While reading the poem,
I thought it was so intriguing that he would use two people who were so recognized
in the literary community, Southey and Coledridge. It almost seemed as if he
was making a satire out of Coleridge’s, and by extension, Bob Southey’s beliefs.
For you see, these two had plans for a political uptopia where everyone would
work for the common good of the community. Byron apparently did not agree with
this thus resulting in his lovely wordy elaborate poem Don Juan. Glorious and very well played Lord Byron because not only
did he use two important literary figures who already had a connection with
each other, the poet laureate and the founder of Romantic Movement, but he also
used the connection that they had against them, showing first off Southey as a
hero for his venture to try to establish “with all the lakers” (the Lake Poets)
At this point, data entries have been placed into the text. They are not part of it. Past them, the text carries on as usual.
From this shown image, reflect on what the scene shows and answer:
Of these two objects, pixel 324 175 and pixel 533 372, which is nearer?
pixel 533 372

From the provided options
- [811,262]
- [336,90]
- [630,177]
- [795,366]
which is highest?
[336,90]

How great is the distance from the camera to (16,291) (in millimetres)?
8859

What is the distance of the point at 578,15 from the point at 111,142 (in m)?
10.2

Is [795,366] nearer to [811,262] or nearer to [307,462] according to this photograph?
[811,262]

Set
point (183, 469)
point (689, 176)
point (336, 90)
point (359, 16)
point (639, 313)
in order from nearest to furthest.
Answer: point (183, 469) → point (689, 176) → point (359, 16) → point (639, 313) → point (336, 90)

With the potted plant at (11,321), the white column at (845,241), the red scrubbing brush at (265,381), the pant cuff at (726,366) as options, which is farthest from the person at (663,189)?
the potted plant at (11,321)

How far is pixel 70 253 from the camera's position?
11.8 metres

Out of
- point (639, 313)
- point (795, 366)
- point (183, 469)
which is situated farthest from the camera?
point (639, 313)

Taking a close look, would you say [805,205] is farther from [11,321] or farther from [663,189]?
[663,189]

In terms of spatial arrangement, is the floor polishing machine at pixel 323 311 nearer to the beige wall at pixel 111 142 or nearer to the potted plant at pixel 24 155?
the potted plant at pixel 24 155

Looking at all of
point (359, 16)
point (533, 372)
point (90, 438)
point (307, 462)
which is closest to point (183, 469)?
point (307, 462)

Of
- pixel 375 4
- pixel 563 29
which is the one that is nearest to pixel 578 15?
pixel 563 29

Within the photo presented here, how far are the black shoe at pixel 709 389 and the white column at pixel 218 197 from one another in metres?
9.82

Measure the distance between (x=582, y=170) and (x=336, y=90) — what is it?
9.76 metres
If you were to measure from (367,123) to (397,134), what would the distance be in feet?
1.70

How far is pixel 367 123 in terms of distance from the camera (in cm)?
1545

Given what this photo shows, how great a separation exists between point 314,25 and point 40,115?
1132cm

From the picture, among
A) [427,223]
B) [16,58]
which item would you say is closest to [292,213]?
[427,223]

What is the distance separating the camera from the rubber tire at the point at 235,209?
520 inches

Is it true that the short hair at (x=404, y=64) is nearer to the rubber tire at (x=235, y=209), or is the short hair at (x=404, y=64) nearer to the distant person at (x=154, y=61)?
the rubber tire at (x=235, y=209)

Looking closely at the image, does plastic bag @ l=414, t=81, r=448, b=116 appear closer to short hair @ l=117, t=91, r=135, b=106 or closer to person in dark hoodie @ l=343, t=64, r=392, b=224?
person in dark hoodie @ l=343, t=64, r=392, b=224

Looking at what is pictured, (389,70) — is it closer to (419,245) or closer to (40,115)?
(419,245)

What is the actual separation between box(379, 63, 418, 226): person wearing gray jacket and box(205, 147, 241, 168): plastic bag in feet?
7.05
his perfect society and his position as a poet laureate in the very first
stanza. As poet laureate, he is seen as some kind of a hero, a hero with his
words if you must. However, Byron draws on the fact that the society which
Southey wanted to establish was crumbling because Coleridge (a Lake Poet) did
not agree with him on the location for it for even the perfect hero of
literature (if pushed into that position of Poet Laureate as was the case for
Southey) can crumble himself.
The direct tie into the
second stanza is with the mention of Coleridge, using the metaphor of “too has
lately taken wing, but like a hawk encumbered with his food” for though they
both didn’t agree on a place, Coleridge still spread his idealogy to the
people, telling them of the tales of this perfect society of how this would
happen. You see, Byron establishes the very skeleton of a Byronic hero simply
in these two stanzas. Broken, beaten, trying for the better good – these characteristics
of the Byronic hero are established in the knowledge of these poets, and Byron
uses it to show that even the best of the literary heroes will fall, but their
ideas will never die, not while the word still lives. Perhaps that is the true
political sense of it, that ideas that have the potential to change society
will never die. The trick is that someone must understand it which Byron shows
that many people can’t by the words “I wish he would explain his explanation.”
They may be literary Byronic heroes pushing for their own political views, but
Byron uses that to his advantage, using their acts and position as such to show
his own political view. He makes a satire out of them in order to show his
audience what he thinks which if you ask me is Byronically brilliant.